I may just need to find a good Nubian Buckling this coming kidding season and raise him up. HINT HINT anyone out there!
What's another buck at this point? It seems like we collect them! LOL
There is a nice Lamancha Buck that a breeder contacted me about- thought I might be interested- I am but there is only 1-2 of my Lamanchas I could use him on so I don't know.

I think we should wait til we move.


----------



## babsbag (Oct 20, 2014)

@Southern by choice  Pretty soon you will have more bucks than does.


----------



## animalmom (Oct 21, 2014)

Beautiful does!  Thanks for the pictures.


----------



## Baymule (Oct 21, 2014)

@Goat Whisperer and @goatgurl I have finally settled on what breed of sheep-I have chosen Dorpers. Now about goats....... what breed? what breed?


----------



## Southern by choice (Oct 21, 2014)

If I ever get sheep for meat I will be getting Dorpers. For my region I might need to do Dorper/Katahdin cross.


----------



## Baymule (Oct 21, 2014)

@Southern by choice ....... northeast Texas has some bodacious forest..... lakes, ponds, creeks and rivers...... hills...... pastures..... jobs.....


----------



## Goat Whisperer (Oct 21, 2014)

@Baymule you need to visit lots of farms farms and see what breed fits you! But I'm a sucker for Nigerian Dwarfs and Lamanchas and Alpines and Nubians and Mini's and some Oberhasli's  and the list goes on! 

Would you need dairy goats? 

How much milk would you need in a day? Do you want to make cheese and soap? Would you rather deal with smaller goats such as mini's or Nigi's, or larger goats? 

This may help narrow down the breed of goat that fits you. 

Oh, you don't _have _to stick with one breed of goat... why not several?


----------



## jodief100 (Oct 22, 2014)

They are beautiful.  Excellent call on the white eyes.  No need to ask for trouble.


----------



## Baymule (Oct 22, 2014)

@Goat Whisperer I will have to take your advice and go goat shopping.


----------



## goats&moregoats (Oct 22, 2014)

I am a sucker for Nigerian Dwarfs and Pygmy. Don't know exactly what it is about them, but I just can't get enough.


----------



## OneFineAcre (Oct 22, 2014)

I hope we can "agree" that these are beautiful animals


----------



## Goat Whisperer (Oct 22, 2014)

I think everyone can agree that they are nice lookin' critters


----------



## Southern by choice (Oct 23, 2014)

Thanks everyone! I am pretty excited about them!
I kind of regret already breeding the nubian to my dwarf.
Yes, the goal was for mini nubians BUT she is so beautiful and she is turning 5 in Jan. I would love to keep a few Nubian does from her.
I could get some of her offspring  (2 year old does) but they were not raised with much handling and you can't even get near them. 
The does do have beautiful spots that momma passed on but  I cannot think they will adapt well and how would we milk them?
1st Gen Mini Nubians also have the dorkiest ears  but they are cute! I have someone who wants a doeling if we have one but not sure they understand that ear thing!

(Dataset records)

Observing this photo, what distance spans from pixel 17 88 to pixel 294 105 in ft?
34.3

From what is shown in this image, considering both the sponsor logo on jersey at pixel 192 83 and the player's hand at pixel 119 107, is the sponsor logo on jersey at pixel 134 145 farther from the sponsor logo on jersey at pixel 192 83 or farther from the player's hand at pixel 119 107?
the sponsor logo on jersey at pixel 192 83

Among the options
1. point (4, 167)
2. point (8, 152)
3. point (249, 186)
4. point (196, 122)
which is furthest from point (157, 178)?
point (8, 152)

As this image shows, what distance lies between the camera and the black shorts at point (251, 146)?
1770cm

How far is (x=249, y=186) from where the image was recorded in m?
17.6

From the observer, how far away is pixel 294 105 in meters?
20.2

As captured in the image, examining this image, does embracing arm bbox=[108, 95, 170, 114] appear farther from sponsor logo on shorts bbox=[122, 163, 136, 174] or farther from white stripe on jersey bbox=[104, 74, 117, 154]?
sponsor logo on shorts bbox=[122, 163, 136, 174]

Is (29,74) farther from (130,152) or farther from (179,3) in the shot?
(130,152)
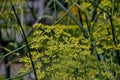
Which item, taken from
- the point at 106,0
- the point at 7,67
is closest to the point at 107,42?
the point at 106,0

## Requests
a. In the goat forum thread, which breed of sheep does Baymule say she has chosen?
b. List every goat breed that Goat Whisperer says she is a sucker for in the goat forum thread.
c. Carry on the goat forum thread from where it stops.
The lines have no connection to the goat forum thread.

## Expected answers
a. Dorpers.

b. Nigerian Dwarfs, Lamanchas, Alpines, Nubians, Mini's, Oberhasli's

c.
In the meantime we are still working on her hooves. They were in bad shape. Actually had to sedate her and work on them. She also had severe hoof mites. It is what it is- I cannot blame the breeder- as the breeder was taking care of an ill parent for 2 years hence the unfriendly does- 

The 2nd lamancha that we did not get yet... we will in a few weeks.
She is being treated for parasites ... hope she isn't going to be a parasite problem. 
The 2nd doe is unrelated to the first doe so that gives us some flexibility with breeding too.

I will wait til the other doe is here before pulling blood- saves us some $ running 2 at a time instead of 1. Quarantine will be a bit longer for them.


----------



## goatgurl (Oct 24, 2014)

@Southern by choice have you thought about AI for the Nubian and or the lamanchas.  i did that years ago and made real progress in my breeding program.  i had French alpines at the time and that was back when fairy's and giants ruled the earth.  not hard to learn to do or perhaps you could find someone in the area that does AI.  just do lots of homework to find the bucks you would like to use and go from there.  just be warned, it can be addictive tho, so many bucks to choose from
@Baymule,  dorpers are great sheep, good choice.  i have kathadins and like them real well to.  and as far as i am concerned lamanchas are great dairy goats, great personalities and wonderful milk.   raised French alpines years ago and they were good goats but i like the lamanchas milk better, all the Nubians I've ever had were good too, milk is good but they can be pretty noisy.  never had any of the other breeds but those that have them like them too.  i have no experience with the little breeds so you are going to have lots of homework and lots of decisions to make.  going to enjoy watching you decide, lol


----------



## Southern by choice (Nov 3, 2014)

@goatgurl I did AI years ago (about 30yrs ago I think) on canines. Goats are a little different and I would rather own my boys! LOL 
I LOVE MY BUCKS!  AI is smart- I just don't want to be the collector- been there done that.

I also like to know what the buck is like- not just "lines".
-----------------------------------------------------------------------------

I am pretty sure I won't be getting the second doe. I want her, yes, but my DD reminded me of something very important.

We have never held the philosophy of buying on lines alone. We always look at the whole goat.  In this case the lines are GREAT- but the parasite load was so high for such a young animal and there really wasn't a reason for it to be so high... not something we want. One of the biggest things we focus on is parasite resistance.
A goat can have a perfect udder, great confirmation, high output, titles and lines but if it is a parasite issue than it is a useless goat.

We have enough does at this time and I may retain a few with this seasons kiddings ... 

The bummer is I reallly liked this doe.


----------



## goatgurl (Nov 3, 2014)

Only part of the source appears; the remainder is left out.